北摂で中古一軸家購入を検討中の方へ – 外構専門家が教える失敗しない物件選びの5つのポイント

2026年03月02日 | 外構お役立ち情報

北摂エリアでマイホーム探しをされているあなた、こんにちは。

豊中市、吹田市、箕面市、池田市、茨木市、高槻市といった北摂地域は、大阪都心部へのアクセスも良く、自然豊かで住環境が整った人気のエリアですよね。

新築は予算的に厳しいけれど、中古一軒家なら手が届きそう…そんな風にお考えではありませんか?

北摂エリアで長年にわたり外構工事やリフォームの施工をしてきた弊社が、中古一軒家購入で絶対に見落としてはいけないポイントをお話しします。
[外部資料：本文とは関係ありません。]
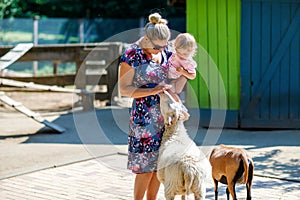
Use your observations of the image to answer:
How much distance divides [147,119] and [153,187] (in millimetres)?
613

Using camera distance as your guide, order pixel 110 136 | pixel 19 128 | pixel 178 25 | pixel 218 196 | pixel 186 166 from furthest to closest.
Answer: pixel 178 25
pixel 19 128
pixel 110 136
pixel 218 196
pixel 186 166

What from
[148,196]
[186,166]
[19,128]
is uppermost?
[186,166]

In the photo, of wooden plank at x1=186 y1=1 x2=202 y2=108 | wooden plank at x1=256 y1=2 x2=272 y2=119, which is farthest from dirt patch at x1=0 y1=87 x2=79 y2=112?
wooden plank at x1=256 y1=2 x2=272 y2=119

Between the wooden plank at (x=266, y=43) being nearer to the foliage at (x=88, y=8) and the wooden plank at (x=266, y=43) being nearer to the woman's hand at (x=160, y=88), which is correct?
the woman's hand at (x=160, y=88)

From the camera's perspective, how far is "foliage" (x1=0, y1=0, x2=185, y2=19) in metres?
21.0

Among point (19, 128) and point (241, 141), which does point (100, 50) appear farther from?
point (241, 141)

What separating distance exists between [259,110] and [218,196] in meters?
3.83

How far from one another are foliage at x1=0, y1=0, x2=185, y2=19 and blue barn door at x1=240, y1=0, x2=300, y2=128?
38.6 ft

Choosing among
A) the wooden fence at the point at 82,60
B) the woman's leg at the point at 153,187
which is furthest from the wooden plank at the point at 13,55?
the woman's leg at the point at 153,187

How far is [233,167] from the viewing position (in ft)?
14.7

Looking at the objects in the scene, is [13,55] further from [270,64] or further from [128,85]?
[128,85]

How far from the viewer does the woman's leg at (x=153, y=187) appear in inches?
177

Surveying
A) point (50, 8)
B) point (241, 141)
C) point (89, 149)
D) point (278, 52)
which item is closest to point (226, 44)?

実際に北摂で起こった事例も交えながら、あなたの物件選びが成功するよう、専門家の視点からアドバイスさせていただきますね。

なぜ「見えないところ」が重要なのか?

新築とは違い、中古一軒家には必ず「過去」があります。

前の住人がどのような使い方をしていたか、どんなメンテナンスをしてきたかによって、物件の真の価値は大きく変わります。

特に北摂エリアは、昭和40年代から50年代にかけて開発された住宅地が多く、築30年を超える物件も珍しくありません。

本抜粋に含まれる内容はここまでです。